Can the Speaker, and the President, not hear the masses’ outcry for
immigration reform? Do they not see that Americans do want reasonable treatment for illegals – but most assuredly, protection for Americans?
Rather than follow through on a promise to send National Guard troops to Arizona’s border, President Obama appallingly slapped the governor last week with a frivolous lawsuit over the constitutionality of her state’s immigration law(s).
Equally reprehensibly, Obama’s third-in-command, Nancy Pelosi, preached amnesty as immigration reform last month to Catholics at what appears to be a contrived “first-of-its kind” forum in Washington, D.C.
Besides stretching the limits of the First Amendment, Pelosi played Pope to 1) cite a Catholic view of Scripture that inspires her viewpoint, 2) tell Catholic bishops to teach her view to the faithful, and 3) call all Catholics in the pews to endorse her progressive policies.
Pelosi told conferees in a May “briefing” at Trinity University, “the Church is going to have to play a very major role (in how illegals) are treated. … I want you to speak about (reform) from the pulpit…to instruct your (people who) oppose immigration reform…and you have to tell them that this is a manifestation of our living the gospels.”
Can the Speaker, and the President, not hear the masses’ outcry for immigration reform? Do they not see that Americans do want reasonable treatment for illegals – but most assuredly, protection for Americans?
The President illogically pressures the governor not to defend Arizonans; and Pelosi crazily pressures Catholics to defend all illegals: “As a practical matter, we can’t say to (12 million people), go back to wherever you came from, or go to jail.”
Surely, as immigration reform unfolds, illegals who seek better lives here, and contribute, should earn assistance. However, rather than hogtie the states, federal officials should coordinate with them (and home countries) to arrest, incarcerate and prosecute illegals who commit heinous crimes in America.
His lawsuit typifies Obama’s inability to respond effectively to a plight like Arizona’s.
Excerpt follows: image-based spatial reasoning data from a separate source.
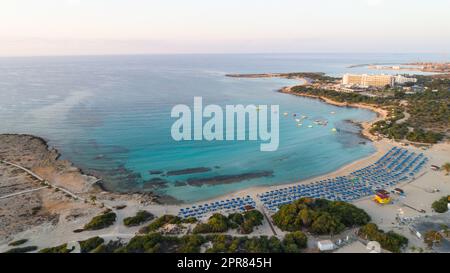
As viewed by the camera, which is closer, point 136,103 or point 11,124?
point 11,124

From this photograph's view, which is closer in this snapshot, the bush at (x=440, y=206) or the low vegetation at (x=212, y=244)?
the low vegetation at (x=212, y=244)

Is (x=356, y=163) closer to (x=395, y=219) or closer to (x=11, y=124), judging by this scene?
(x=395, y=219)

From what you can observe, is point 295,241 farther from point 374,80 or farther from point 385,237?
point 374,80

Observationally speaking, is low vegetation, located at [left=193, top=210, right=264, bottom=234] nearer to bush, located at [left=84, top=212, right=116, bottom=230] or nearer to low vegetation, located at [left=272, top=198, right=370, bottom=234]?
low vegetation, located at [left=272, top=198, right=370, bottom=234]

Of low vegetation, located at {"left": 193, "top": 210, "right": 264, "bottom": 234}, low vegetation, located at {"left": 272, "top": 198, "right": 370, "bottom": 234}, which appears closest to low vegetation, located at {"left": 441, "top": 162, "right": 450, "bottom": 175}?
low vegetation, located at {"left": 272, "top": 198, "right": 370, "bottom": 234}

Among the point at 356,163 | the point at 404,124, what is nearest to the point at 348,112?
the point at 404,124

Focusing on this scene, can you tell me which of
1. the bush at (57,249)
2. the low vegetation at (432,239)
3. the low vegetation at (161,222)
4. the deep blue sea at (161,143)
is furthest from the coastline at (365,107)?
the bush at (57,249)

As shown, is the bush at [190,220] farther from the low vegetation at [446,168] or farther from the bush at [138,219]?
the low vegetation at [446,168]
And in delusional style, Pelosi blithely turns her gaze from Arizona’s border, where citizens daily battle transgressions like trafficking, rape and murder, to call fellow Catholics to manifest her utopia by advocating that compassion trumps law!
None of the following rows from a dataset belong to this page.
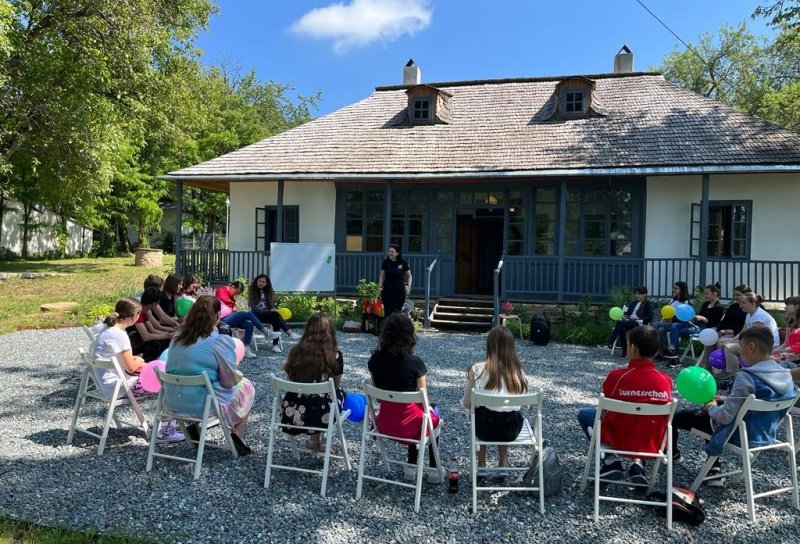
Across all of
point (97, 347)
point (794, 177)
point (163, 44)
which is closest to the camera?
point (97, 347)

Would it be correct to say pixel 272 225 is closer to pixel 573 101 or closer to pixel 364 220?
pixel 364 220

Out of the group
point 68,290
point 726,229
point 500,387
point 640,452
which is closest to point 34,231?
point 68,290

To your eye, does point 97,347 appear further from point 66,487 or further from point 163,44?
point 163,44

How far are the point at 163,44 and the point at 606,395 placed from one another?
17399mm

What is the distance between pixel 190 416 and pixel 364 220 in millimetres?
10762

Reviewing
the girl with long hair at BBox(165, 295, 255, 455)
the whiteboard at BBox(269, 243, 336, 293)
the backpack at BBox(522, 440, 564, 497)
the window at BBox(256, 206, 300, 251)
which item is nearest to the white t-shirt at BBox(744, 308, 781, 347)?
the backpack at BBox(522, 440, 564, 497)

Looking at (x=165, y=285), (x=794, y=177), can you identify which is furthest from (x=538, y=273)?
(x=165, y=285)

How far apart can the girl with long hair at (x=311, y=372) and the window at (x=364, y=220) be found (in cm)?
1041

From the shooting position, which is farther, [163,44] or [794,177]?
[163,44]

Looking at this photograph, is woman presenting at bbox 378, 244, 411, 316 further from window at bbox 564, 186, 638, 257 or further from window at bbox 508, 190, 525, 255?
window at bbox 564, 186, 638, 257

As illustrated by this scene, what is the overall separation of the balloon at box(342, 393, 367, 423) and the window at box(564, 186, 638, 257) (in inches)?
398

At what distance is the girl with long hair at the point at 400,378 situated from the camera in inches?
167

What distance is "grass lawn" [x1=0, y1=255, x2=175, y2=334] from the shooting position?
1298 centimetres

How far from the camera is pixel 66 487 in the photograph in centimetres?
418
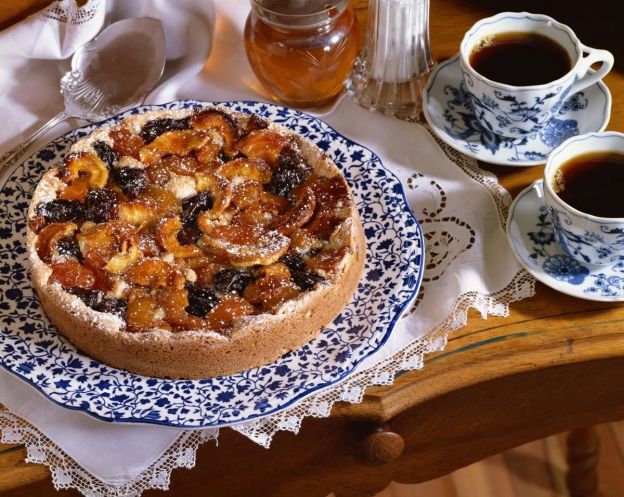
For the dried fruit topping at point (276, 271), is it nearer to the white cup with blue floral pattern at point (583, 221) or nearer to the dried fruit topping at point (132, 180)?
the dried fruit topping at point (132, 180)

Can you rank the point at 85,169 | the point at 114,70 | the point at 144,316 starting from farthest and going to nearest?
the point at 114,70
the point at 85,169
the point at 144,316

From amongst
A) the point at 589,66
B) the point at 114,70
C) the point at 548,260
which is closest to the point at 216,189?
the point at 114,70

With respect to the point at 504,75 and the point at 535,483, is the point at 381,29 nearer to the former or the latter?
the point at 504,75

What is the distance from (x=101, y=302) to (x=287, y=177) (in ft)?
1.42

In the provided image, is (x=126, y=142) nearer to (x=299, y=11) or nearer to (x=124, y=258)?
(x=124, y=258)

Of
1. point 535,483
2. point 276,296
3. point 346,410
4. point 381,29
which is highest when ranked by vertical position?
point 381,29

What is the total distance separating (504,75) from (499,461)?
149 cm

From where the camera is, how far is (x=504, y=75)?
1867 millimetres

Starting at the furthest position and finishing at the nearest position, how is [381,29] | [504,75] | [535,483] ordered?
[535,483] → [381,29] → [504,75]

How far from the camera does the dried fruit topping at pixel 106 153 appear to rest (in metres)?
1.79

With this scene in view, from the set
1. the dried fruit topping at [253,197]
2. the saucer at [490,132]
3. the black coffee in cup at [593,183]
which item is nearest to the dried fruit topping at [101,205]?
the dried fruit topping at [253,197]

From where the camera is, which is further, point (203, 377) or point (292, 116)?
point (292, 116)

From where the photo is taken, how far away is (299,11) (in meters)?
1.91

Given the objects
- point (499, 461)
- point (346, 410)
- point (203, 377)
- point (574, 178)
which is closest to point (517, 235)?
point (574, 178)
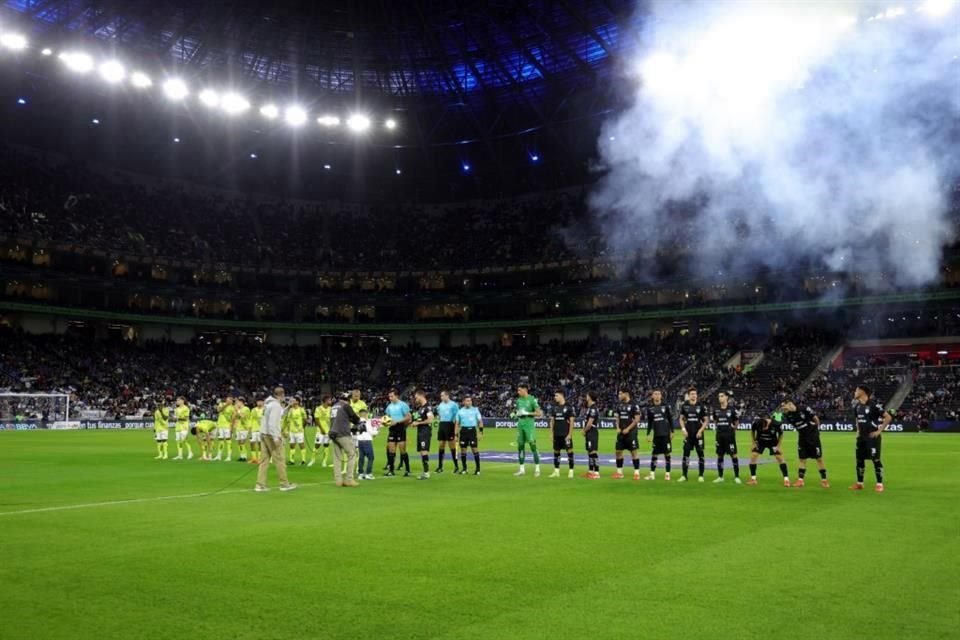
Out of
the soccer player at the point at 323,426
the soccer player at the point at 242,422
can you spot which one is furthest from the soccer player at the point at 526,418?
the soccer player at the point at 242,422

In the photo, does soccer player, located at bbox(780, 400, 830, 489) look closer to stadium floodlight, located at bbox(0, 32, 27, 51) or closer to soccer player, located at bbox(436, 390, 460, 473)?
soccer player, located at bbox(436, 390, 460, 473)

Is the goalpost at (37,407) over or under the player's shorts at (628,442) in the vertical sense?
over

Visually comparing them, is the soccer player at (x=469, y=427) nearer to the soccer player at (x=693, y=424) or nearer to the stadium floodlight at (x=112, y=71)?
the soccer player at (x=693, y=424)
Sensible Christians know that compassion succeeds when transgressors amend their lives. Unrepentant, unreformable, criminal illegals who repeatedly break America’s laws and harm her people are due justice (Mt. 18:23-35).
Now, how could Pelosi’s intimate sharing of motives and agendas from state to church transpire?
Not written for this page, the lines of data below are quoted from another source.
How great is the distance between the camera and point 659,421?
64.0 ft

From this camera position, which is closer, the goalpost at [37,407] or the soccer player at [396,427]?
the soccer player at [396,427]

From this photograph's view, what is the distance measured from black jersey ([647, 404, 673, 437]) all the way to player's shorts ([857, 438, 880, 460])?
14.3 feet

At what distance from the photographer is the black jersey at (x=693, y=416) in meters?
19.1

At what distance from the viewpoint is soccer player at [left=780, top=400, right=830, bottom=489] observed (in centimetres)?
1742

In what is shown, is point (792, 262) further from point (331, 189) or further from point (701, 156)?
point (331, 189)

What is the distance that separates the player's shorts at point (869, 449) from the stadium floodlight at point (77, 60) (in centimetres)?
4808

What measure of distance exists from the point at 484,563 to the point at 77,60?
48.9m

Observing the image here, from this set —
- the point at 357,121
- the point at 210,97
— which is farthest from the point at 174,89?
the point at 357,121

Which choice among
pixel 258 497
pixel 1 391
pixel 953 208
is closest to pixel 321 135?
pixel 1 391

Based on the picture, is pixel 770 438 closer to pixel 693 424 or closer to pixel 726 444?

Pelosi is a 1962 graduate of Trinity, which co-sponsored the Catholic forum, with National Catholic Reporter.
Founded in 1897 as a Catholic women’s college, Trinity today is iuber-liberal. Its president, Patricia McGuire, labels pro-life Catholics “uber-guardians of a belief system we can hardly recognize” (Catholic News Agency, May 18, 2009).
Founded in 1964 by laity and clergy, NCR is independent and often dissents from Catholic teaching.
Another speaker at Pelosi’s forum was Sister Simone Campbell, director of Network social justice lobby, who organized women religious to sign a letter, against bishops’ teaching, that influenced fence-sitters to vote to pass the abortion-friendly health care reform bill.
Prominent among panelists was Sister Carol Keehan, CEO of Catholic Health Association, touted by NCR as “the organization that played a pivotal role in the health care reform debate.” Sister Keehan and CHA also disregarded bishops’ teaching to endorse the flawed bill.
A panelists list includes Baltimore Archbishop Edwin F. O’Brien, though his office confirms, “He did not attend.”
On the back burner since 9/11, immigration overhaul is overdue. The U.S. Bishops advocate well-reasoned reform “that keeps immigrant families together, adopts smart and humane enforcement policies, and provides undocumented immigrants with a set of rules by which they can earn legal status and begin a path toward citizenship” (Archbishop O’Brien, May 6 Catholic Review).